Vefatının 21. Yılı Vesilesiyle AHMET KABAKLI Hayatı, Fikriyatı ve Eserleri – 23

80

Kültür emperyalizmi bir milletin hayatına  

şarıdan dil ve yaşama biçimi olarak  

farklı yollardan sokulmuş unsurlarla

millî bünyeyi bir işgal teşebbüsüdür.’

Türk Edebiyatı Dergisi Genel Yayın Yönetmeni İMDAT AVŞAR
ile

AHMET KABAKLI ve O’nun idealleri hakkında konuştuk.

 

Oğuz
Çetinoğlu:
Ahmet Kabaklı Hocamız Türk Edebiyatı Dergisi ile topluma
hangi hizmetleri vermeyi tasarlamıştı?

İmdat
Avşar:
Ahmet Kabaklı
üstadımızın bu dergi ile Türk milletinin kültür ve medeniyet alanında hangi
dertlerine devâ olmak istediğini, Türk Edebiyatı dergisinin 15 Ocak 1972
târihinde çıkan ilk sayısında yer alan ‘Çıkarken
başlıklı, manifesto niteliğindeki yazısında geniş şekilde bulabiliriz.
Meraklıları için, bu yazının 50. yılımızın ilk sayısında yâni Ocak 2022’de
yayımlanan 579. sayımızda yeniden yayımladığını duyurmak isterim. Üstat, bu
yazısıyla kökü mâziye dayanan yeniyi inşa etmek, çağdaş ve klâsik sanatlar
arasındaki bağı güçlendirmek, devrin kültür buhranına kapılmadan kendi
köklerinden filizlenen yeni kültür ve sanat adamlarını yetiştirmek, sanatta ve
edebiyatta taklitçiliğe düşmemek, yaşayan Türkçeyi esas alarak dildeki
bozgunculuğun önüne geçmek, yurdun neresinde olursa olsun istidat sâhibi
kalemlere sâhip çıkmak ve bu amaçla bir sanat fidanlığı oluşturmak, ideolojinin
esiri bir edebiyata değil hâlis sanata ve doğru düşünceye destek olmak,
binlerce yıldır ürettiğimiz değerlerin inşa edeceğimiz yeniliklerde ilham
kaynağı olmasını sağlamak, yeni çıkan ilim, sanat ve fikir eserlerinin geniş
kitlelere yayılması için ehil kalemlerce tanıtımını yaptırmak gibi asil
hedefler koymuştur. Böylece, millî ve manevî köklerimize bağlı bir edebiyatı ve
sanatı destekleyeceğini dolayısıyla böyle bir toplumun inşası için hizmet
verileceğini duyurmuştur.

**Malzeme**
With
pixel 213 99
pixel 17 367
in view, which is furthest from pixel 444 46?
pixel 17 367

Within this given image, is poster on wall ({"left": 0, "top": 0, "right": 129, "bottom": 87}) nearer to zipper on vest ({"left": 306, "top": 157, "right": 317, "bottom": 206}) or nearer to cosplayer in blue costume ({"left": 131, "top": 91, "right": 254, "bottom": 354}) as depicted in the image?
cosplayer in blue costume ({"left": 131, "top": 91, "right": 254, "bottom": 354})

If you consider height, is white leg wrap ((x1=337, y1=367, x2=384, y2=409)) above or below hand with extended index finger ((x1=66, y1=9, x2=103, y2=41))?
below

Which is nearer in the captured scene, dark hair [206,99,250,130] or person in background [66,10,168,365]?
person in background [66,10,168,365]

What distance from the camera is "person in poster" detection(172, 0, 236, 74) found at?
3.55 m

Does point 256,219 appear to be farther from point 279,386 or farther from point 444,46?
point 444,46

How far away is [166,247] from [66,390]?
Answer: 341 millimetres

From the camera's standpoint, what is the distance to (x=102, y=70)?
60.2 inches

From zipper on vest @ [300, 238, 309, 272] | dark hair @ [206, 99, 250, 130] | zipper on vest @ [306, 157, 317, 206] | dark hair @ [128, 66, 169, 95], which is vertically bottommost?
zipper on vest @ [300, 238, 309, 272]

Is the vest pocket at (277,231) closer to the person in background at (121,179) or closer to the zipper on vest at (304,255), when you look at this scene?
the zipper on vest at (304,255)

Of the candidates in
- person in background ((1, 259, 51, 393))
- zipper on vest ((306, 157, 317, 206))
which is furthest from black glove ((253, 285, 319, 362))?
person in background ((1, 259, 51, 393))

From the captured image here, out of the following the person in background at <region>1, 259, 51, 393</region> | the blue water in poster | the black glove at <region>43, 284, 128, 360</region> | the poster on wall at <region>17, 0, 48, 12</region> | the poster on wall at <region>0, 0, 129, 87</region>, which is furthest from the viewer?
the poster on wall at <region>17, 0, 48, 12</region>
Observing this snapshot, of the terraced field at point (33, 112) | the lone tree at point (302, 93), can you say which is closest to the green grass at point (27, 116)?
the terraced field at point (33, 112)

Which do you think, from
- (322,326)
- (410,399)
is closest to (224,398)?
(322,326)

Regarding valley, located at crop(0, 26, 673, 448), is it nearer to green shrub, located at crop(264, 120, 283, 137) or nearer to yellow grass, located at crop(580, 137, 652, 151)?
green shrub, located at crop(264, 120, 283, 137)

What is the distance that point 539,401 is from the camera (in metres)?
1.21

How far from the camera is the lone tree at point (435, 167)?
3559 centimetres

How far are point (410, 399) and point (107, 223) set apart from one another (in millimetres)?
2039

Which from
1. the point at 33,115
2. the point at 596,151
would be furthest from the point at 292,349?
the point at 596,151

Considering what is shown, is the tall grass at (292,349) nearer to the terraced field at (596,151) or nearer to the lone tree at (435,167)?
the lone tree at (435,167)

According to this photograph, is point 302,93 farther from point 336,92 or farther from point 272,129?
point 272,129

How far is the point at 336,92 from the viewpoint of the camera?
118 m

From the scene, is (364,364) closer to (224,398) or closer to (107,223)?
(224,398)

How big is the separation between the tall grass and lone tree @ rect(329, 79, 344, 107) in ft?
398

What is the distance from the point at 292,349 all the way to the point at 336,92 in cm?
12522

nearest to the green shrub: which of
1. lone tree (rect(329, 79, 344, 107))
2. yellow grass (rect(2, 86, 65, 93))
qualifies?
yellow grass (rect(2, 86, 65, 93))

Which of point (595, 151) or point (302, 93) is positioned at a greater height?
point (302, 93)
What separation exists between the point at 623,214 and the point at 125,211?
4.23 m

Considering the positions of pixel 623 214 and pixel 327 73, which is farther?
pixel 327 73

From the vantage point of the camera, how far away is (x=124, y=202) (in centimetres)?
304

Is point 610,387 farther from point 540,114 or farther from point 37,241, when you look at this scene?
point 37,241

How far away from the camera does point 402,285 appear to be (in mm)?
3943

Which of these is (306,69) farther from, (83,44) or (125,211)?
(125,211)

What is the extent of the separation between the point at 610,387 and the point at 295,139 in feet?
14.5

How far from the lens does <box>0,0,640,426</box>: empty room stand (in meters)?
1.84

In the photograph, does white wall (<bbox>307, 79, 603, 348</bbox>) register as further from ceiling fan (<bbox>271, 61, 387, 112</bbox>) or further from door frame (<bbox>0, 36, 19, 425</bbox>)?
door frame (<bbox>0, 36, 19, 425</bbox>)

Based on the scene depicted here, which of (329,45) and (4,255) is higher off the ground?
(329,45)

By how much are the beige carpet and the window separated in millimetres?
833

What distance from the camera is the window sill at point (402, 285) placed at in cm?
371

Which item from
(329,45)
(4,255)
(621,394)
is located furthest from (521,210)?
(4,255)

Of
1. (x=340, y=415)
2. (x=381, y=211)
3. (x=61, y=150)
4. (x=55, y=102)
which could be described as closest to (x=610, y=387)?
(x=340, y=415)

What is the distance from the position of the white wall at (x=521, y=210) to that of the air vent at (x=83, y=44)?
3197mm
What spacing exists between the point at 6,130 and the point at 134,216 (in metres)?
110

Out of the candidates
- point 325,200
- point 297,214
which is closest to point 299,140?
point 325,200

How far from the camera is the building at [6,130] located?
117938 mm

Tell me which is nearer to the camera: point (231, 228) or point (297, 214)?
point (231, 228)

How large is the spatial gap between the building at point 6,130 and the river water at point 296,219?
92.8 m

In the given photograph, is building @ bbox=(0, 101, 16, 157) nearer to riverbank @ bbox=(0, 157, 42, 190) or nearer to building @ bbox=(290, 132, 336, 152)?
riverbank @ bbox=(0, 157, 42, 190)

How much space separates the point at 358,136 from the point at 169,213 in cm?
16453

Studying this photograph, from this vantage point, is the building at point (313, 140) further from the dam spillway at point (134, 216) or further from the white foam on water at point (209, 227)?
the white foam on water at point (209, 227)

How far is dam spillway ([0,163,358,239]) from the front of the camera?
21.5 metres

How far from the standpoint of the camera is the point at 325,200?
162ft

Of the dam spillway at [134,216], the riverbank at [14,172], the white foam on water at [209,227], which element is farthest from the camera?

**Görev 1**
Ahmet Kabaklı söyleşisine göre Türk Edebiyatı dergisinin ilk sayısı hangi tarihte çıktı?
**Görev 2**
Ahmet Kabaklı söyleşisini bıraktığı yerden devam ettirerek yazın.

**Alıştırma sonucu 1**
15 Ocak 1972'de.

**Alıştırma sonucu 2**
Çetinoğlu:
Derginin günümüzdeki hizmet anlayışı hakkında
neler söylemek istersiniz?

Avşar: Birinci sorunuzla bağlantılı olarak şunu
söyleyebilirim ki Türk Edebiyatı Dergisi
Ahmet Kabaklı Hocamızın ilk sayımızda belirlediği ilkelerden hiç sapmadan yayın
hayatını bu düsturlar eşliğinde devam ettirmiştir. Dergimizin 50 yıllık
geçmişine de bugününe de bir göz atıldığında, Türk Edebiyatı Dergisi’nin, Türk milletinin kültür ve
medeniyetine hizmet için öncülerinin koyduğu ilkeler doğrultusunda büyük bir
gayretle faaliyetlerine devam ettiği görülecektir.

Çetinoğlu:
Türkçemizin karşı karşıya bulunduğu
problemlerin çözümünde Türk Edebiyatı Dergisi olarak teklifleriniz neler olabilir?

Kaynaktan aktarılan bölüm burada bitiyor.